Saturday, May 16, 2009

Live In Orbit: Hubble Spacewalk 3 Under Way

A pair of NASA astronauts are making their way outside shuttle Atlantis this morning on a mission to outfit the Hubble Space Telescope with a state-of-the-art spectrograph and repair a broken planetary camera.

Atlantis lead spacewalker John Grunsfeld and mission specialist Drew Feustel switched their protective spacesuits to battery power at 9:35 a.m., marking the official start of the third of five planned spacewalks to service the Hubble telescope.

The start came as Atlantis, with Hubble on a work platform at the aft end of its cargo bay, flew 350 miles above the Indian Ocean, tracking toward the west coast of Australia.

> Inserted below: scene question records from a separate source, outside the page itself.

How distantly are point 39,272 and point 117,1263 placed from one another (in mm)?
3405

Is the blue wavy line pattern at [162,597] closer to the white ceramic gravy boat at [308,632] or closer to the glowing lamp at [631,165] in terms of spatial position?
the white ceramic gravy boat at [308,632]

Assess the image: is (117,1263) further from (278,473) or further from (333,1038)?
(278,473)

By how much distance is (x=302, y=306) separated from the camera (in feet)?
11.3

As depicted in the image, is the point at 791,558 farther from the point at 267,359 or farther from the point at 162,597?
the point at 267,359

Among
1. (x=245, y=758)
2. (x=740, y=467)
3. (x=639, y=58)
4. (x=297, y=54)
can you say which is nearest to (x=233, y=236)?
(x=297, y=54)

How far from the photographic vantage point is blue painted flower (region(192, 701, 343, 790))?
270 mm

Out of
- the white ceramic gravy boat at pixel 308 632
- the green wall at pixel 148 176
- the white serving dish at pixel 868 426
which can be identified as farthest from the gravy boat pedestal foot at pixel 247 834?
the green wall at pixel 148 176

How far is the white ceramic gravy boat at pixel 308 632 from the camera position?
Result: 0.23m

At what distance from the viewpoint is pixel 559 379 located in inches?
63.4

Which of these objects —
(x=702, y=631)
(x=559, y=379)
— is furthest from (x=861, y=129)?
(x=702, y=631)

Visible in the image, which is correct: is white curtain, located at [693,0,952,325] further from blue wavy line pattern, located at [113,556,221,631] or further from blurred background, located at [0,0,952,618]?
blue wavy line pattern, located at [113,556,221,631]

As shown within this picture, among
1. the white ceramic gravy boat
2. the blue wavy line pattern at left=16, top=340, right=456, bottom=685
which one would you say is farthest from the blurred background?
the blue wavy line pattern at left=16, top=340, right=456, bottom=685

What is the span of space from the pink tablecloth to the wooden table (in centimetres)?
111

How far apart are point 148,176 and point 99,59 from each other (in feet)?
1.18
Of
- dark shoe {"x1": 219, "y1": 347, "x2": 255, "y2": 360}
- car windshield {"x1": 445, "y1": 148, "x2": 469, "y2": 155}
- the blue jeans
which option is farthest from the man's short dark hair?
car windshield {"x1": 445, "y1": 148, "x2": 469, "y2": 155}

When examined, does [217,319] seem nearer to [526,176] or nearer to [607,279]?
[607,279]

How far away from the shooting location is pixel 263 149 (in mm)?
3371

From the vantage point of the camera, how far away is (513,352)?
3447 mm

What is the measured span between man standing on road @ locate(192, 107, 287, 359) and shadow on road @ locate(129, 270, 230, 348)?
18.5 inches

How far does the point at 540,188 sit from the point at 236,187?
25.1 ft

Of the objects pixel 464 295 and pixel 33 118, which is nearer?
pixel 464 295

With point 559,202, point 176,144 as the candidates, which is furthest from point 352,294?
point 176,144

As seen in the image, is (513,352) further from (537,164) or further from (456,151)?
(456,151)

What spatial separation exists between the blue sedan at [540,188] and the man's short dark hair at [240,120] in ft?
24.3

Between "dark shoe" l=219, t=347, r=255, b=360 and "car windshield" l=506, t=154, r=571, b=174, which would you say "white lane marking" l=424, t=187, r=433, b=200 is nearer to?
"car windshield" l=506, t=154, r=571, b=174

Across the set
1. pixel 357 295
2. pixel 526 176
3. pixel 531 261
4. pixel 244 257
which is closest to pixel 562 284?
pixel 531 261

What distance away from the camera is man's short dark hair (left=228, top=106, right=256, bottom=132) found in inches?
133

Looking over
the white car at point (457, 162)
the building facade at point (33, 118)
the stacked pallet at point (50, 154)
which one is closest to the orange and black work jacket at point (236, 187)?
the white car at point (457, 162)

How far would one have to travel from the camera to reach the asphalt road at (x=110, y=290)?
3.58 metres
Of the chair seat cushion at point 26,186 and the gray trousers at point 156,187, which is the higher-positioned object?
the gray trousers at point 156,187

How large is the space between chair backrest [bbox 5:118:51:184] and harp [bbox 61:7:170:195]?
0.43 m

Grunsfeld is wearing a spacesuit with red stripes on its legs and is answering to the radio call sign "EV-1." Feustel is "EV-2" and is wearing an all-white spacesuit.

The astronauts will be making their way out of the shuttle airlock and then will spend their first half-hour or so checking their braided steel safety tethers, gathering up tools and attaching a foot restraint to the end of the shuttle's 50-foot robot arm. Feustel will anchor himself to the restraint for the servicing work. Atlantis mission specialist Megan McArthur is operating the arm

The next order of business will be to remove the COSTAR instrument -- a refrigerator-sized module that is equipped with mirrors that correct for the flaw in the telescope's primary mirror.

The instrument was installed in December 1993 and has served since then the same purposes as contact lenses. It has enabled Hubble spectrographs to operate despite the flaw in the primary mirror, which was ground to the wrong prescription, rendering the telescope near-sighted.